The disadvantage of fixed point number, is than of course the loss of range and precision when compare with floating point number representations. For example, in a fixed<8,1> representation, our fractional part is only precise to a quantum of 0.5. We cannot represent number like 0.75. We can represent 0.75 with fixed<8,2>, but then we loose range on the integer part.

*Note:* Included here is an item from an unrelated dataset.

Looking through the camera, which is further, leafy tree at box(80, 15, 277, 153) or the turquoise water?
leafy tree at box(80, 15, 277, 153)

Using Fixed Point Number in C
C does not have native "type" for fixed point number. However, due to the nature of fixed point representation, we simply don't need one. Recall all arithmetics on fixed point numbers are the same as integer, we can simply reuse the integer type int in C to perform fixed point arithmetic. The position of binary point only matters in cases when we print it on screen or perform arithmetic with different "type" (such as when adding int to fixed<32,6>).
Conclusion
Fixed point is a simple yet very powerful way to represent fractional numbers in computer. By reusing all integer arithmetic circuits of a computer, fixed point arithmetic is orders of magnitude faster than floating point arithmetic. This is the reason why it is being used in many game and DSP applications. On the other hand, it lacks the range and precision that floating point number representation offers. You, as a programmer or circuit designer, must do the tradeoff.